Le défi du samedi proposait ceci :
“Nous sommes un jury de mécènes. Vous êtes un jeune inventeur.
Vous avez deux mille caractères pour nous présenter votre invention et surtout pour faire pencher la balance en votre faveur pour qu’on finance votre projet.
Attention, l’objet se doit d’être une invention innovante qui révolutionnera… ce que vous voulez!”
Et j’ai commis cela :
Une étude sérieuse met en évidence un aspect peu connu des spécialistes du trouble du sommeil: les insomnies littéraires. Un fléau qui affecte les lecteurs qui se plaignent de leurs nuits trop courtes, de ce qui rend les lendemains difficiles. La faute à ces livres qui les absorbent jusqu’au petit matin et qui leur fait oublier l’heure du coucher.
Alliant le meilleur de l’horlogerie clepsydrique à la beauté ineffable du design des lutrins j’ai conçu un bijou technologique pour pallier à cette pandémie: le clepsydrolutrin.
Description:
Le clepsydrolutrin est constitué de 3 axes reliés entre eux par des pivots.
Un dessin valant mieux qu’un long discours en voici une maquette commentée.
- 1er axe (A) — vertical. Il est solidement attaché à un socle (S). Un lutrin (L) transparent le chapeaute : (L) sert à dessiner, prendre des notes ou son thé.
– 2nd axe (A’) — transversal. A une extrémité, une clepsydre ©, un récipient gradué en minutes et un petit trou à sa base pour laisser s’échapper l’eau. A l’autre extrémité, un autre axe (A”) chapeauté par le lutrin (L’) sur lequel on pose son livre et équilibré par un contrepoids ℗.
Indispensables et non fournis : un fauteuil d’arbitre de tennis et sa petite échelle, un récipient pour récupérer l’eau de la clepsydre.
Le mode d’emploi: on remplit la clepsydre selon le temps de lecture que l’on se donne. En se vidant elle fait infléchir A’ qui agit sur A” qui fait descendre L’. Le livre s’éloigne peu à peu des yeux du lecteur. Quand le livre est illisible: il est temps d’aller se coucher.
Ci-joint, le press-book d’un modèle de luxe.
Notes complémentaires :
* * *
Je vous invite à lire la somme des inventions improbables, des plus poétiques aux plus pittoresques sur le site des défis du samedi.

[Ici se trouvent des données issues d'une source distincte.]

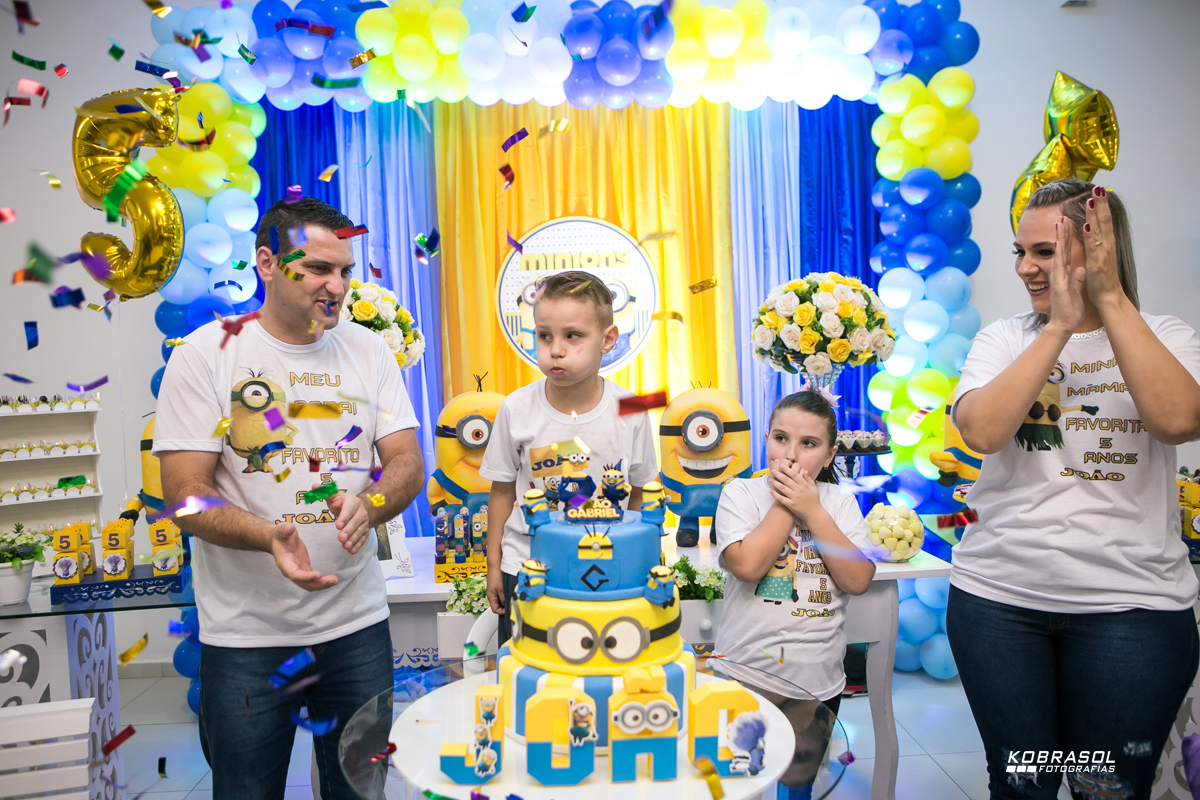 cincoanos, quintoaninho, fotografiainfantil, fotodefesta, festadecriança, minnionsdecor, festameumalvadofavorito, manufestas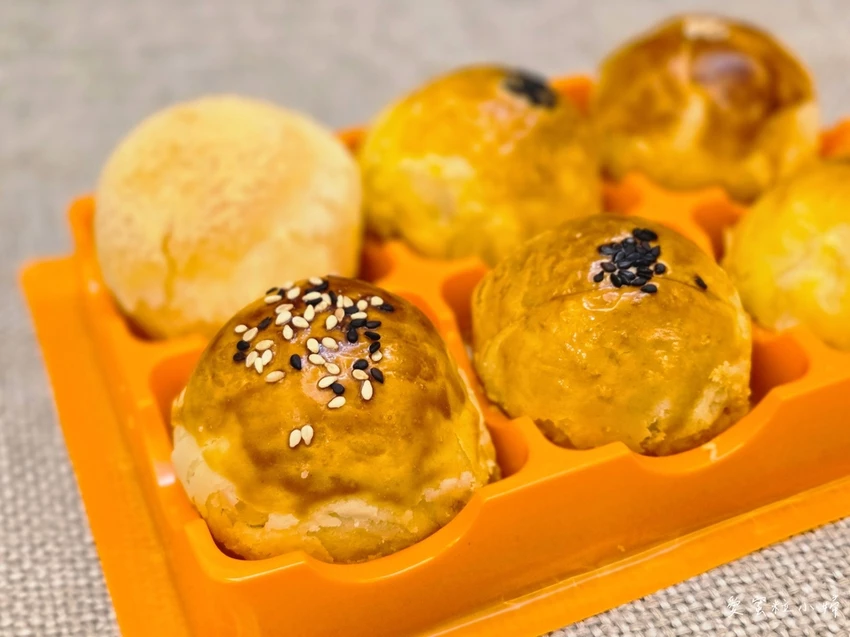 桃園大溪 三合院吃手工蛋黃酥，今年這段時間天天營業｜三合院手工蛋黃酥｜中秋月餅禮盒｜桃園蛋黃酥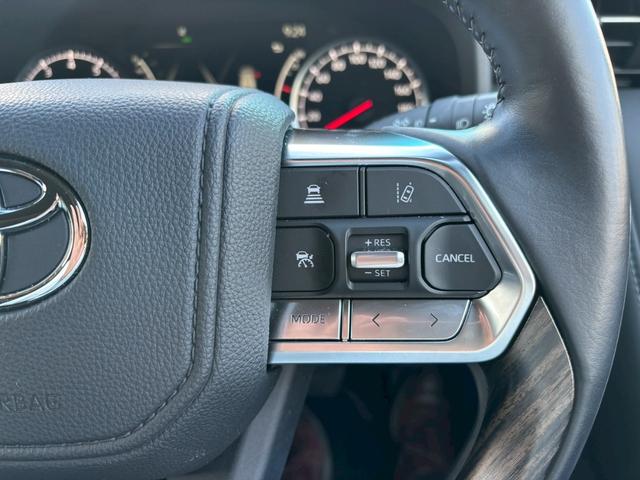 ランドクルーザー ＺＸ　ワンオーナー　禁煙　黒革シート　クールＢＯＸ　サンルーフ　ＪＢＬ　クールボックス　全周囲モニター　１２．３インチＤＡ（ナビ＋ＴＶ）　　ベンチレーション　シートヒーター　黒革シート　ＢＳＭ　ＨＵＤ（26枚目）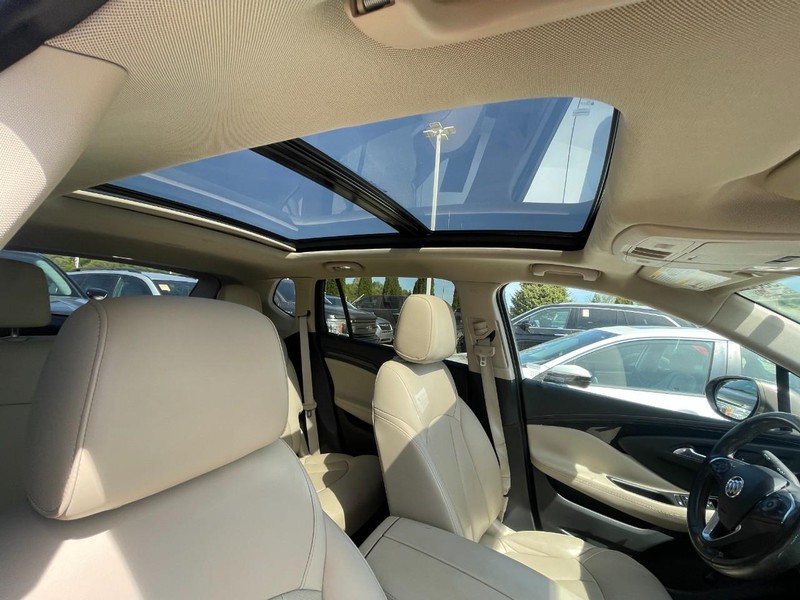 Buick Envision Vehicle Image 03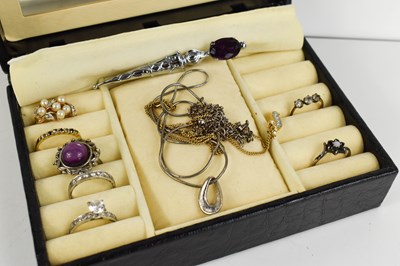 Lot 30 - A group of antique and vintage jewellery to...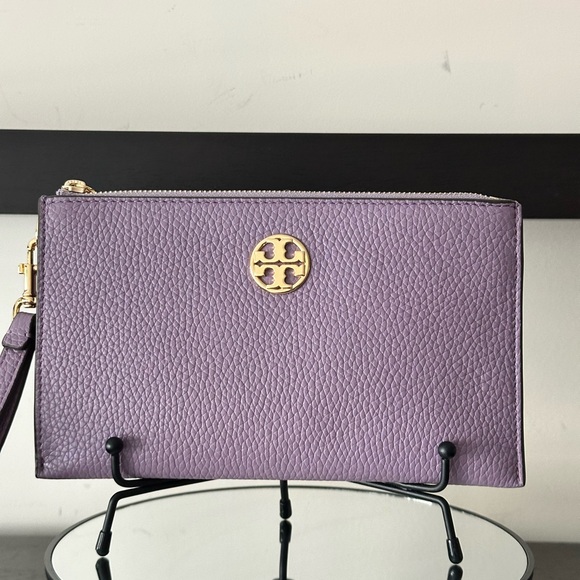 NWOT Tory Burch Chelsea Pebbled Leather Wristlet - Picture 3 of 11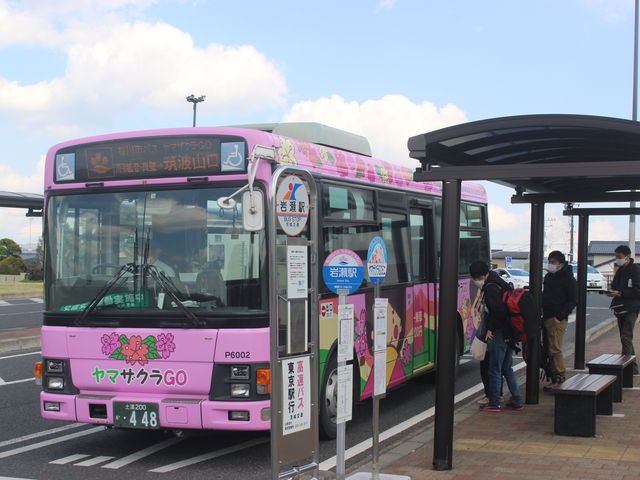 �i�q�␣�w�������s�̃o�X������܂��B�P���ԂɂP�{���炢�ł��B_�^�ǂ̒�����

Quoique, j’ai un truc très efficace : lire une publi scientifique en anglais. En général, sans même avoir besoin de cet appareil, le document a tendance à tomber des mains tout seul !
Caro me suggérait aussi la lecture de l’arche d’alliance dans l’ancien testament… Tiens ben voilà une très idée qu’elle est bonne, InFolio :
Et vous quel est votre somnifère naturel ?
Oui il y a aussi d’autres passages soporifiques..; Nombres en contient une bonne parite.
)
Sinon Séb, pour mon retour, il faudra quand même attendre un peu. Pour l’instant je n’ai rien fixé.
Oui, voilà exactement ce qu’il me faudrait!
Est-ce cher? Où peut-on l’acheter?
Cher ? le sommeil n’a pas de prix alors on va dire que non, c’est pas cher. Je peux en fabriquer sur mesure mais il vaut mieux avoir un grand salon au rez-de-chaussée… ah oui j’ai oublié de préciser : dans sa conception actuelle le clepsydrolutrin pèse une demi tonne et est difficilement transportable. Nous travaillons actuellement sur un modèle de voyage.
Bien…
Je vais donc continuer à m’endormir le nez sur le livre pendant un petit moment encore!
Si l’encre est de bonne qualité, sur le livre, c’est moins grave que sur le clavier. Ça laisse moins de traces géométriques sur les joues ou le front.